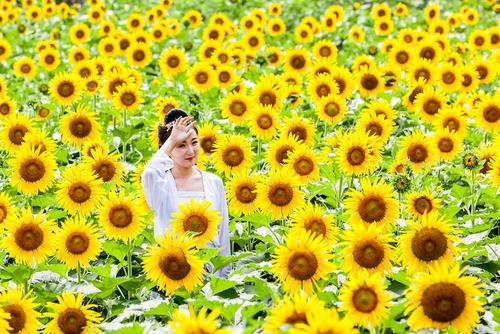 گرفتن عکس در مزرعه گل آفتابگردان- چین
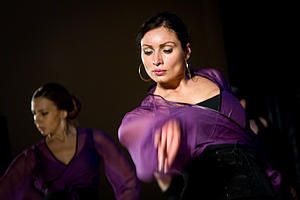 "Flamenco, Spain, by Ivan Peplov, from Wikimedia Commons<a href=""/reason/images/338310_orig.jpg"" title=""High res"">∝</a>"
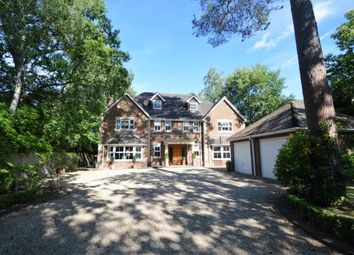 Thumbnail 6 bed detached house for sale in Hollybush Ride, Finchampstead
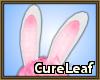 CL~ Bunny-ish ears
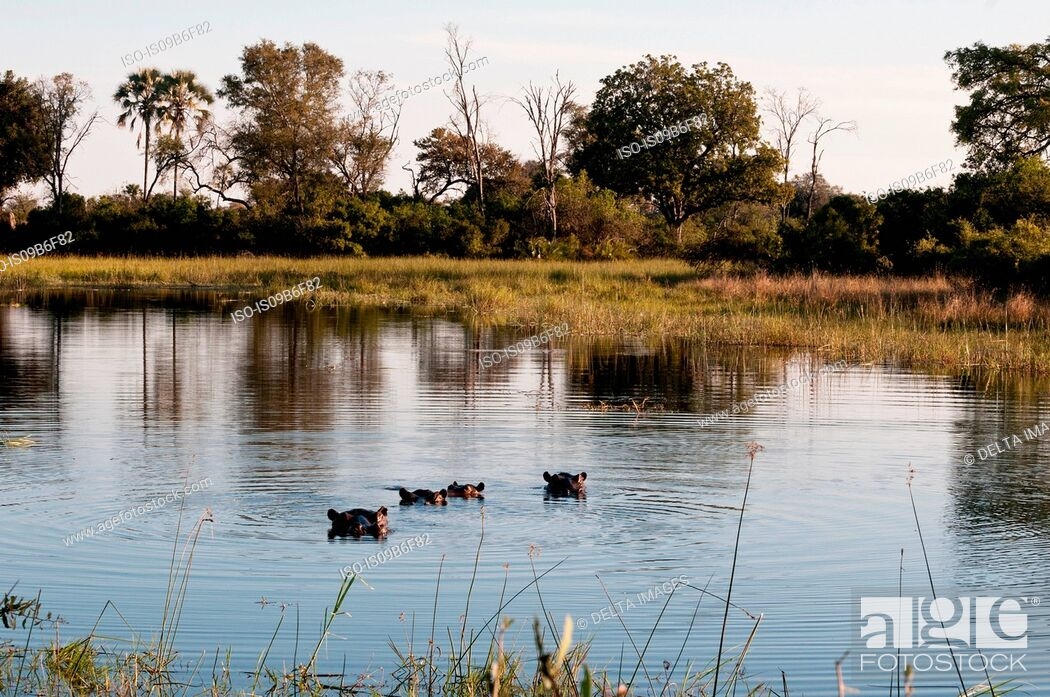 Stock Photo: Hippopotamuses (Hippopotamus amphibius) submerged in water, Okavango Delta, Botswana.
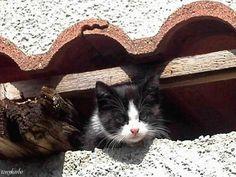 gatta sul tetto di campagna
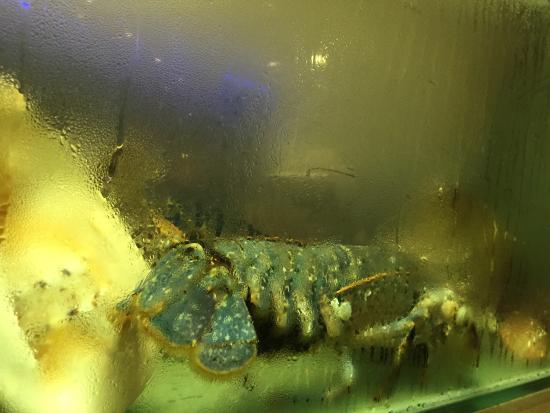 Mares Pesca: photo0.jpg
--- --- ---
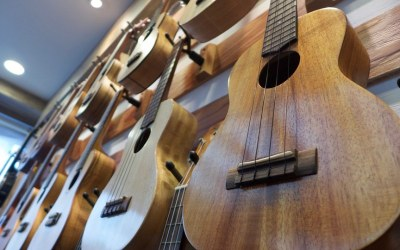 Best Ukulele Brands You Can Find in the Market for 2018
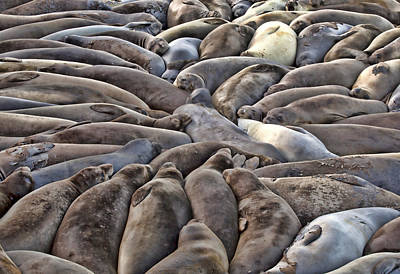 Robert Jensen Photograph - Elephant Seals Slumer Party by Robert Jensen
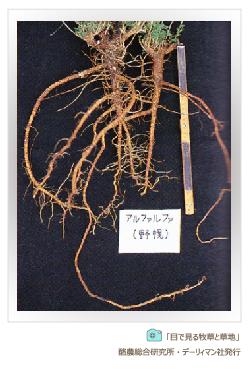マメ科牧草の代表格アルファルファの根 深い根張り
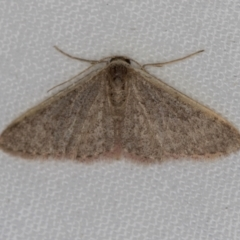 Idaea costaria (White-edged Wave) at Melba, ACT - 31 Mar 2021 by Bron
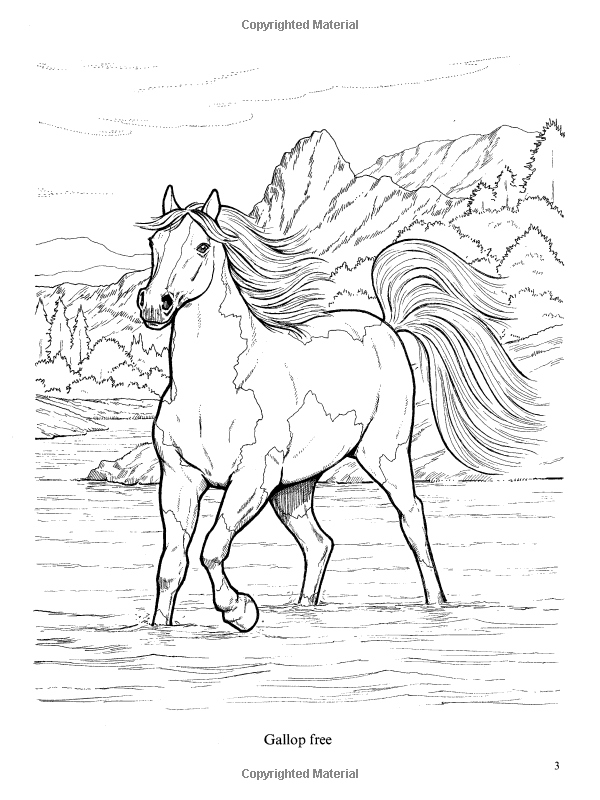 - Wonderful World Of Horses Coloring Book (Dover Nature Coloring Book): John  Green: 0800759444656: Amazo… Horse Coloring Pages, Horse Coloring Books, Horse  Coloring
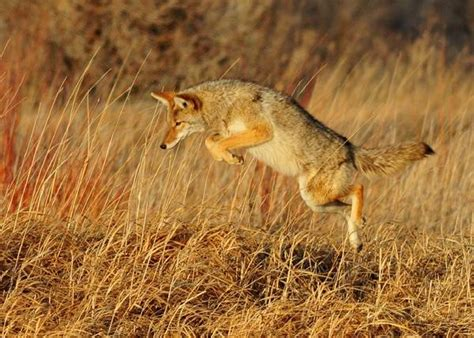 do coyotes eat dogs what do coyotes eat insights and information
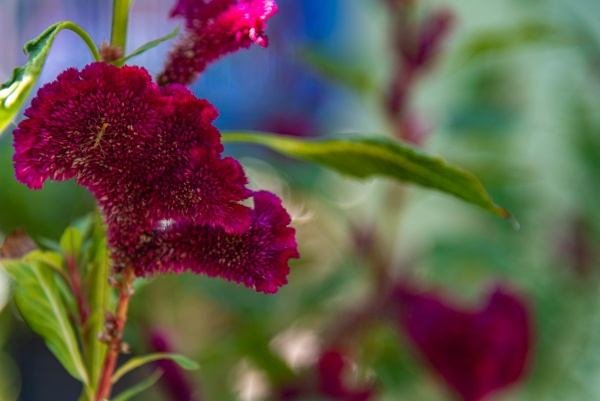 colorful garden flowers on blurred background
--- --- ---
Set down again, exactly, every line above from the one with "Idaea costaria (White-edged" down to the one with "colorful garden flowers", both ends included. No pictures, and nothing else.

 Idaea costaria (White-edged Wave) at Melba, ACT - 31 Mar 2021 by Bron
 - Wonderful World Of Horses Coloring Book (Dover Nature Coloring Book): John  Green: 0800759444656: Amazo… Horse Coloring Pages, Horse Coloring Books, Horse  Coloring
 do coyotes eat dogs what do coyotes eat insights and information
 colorful garden flowers on blurred background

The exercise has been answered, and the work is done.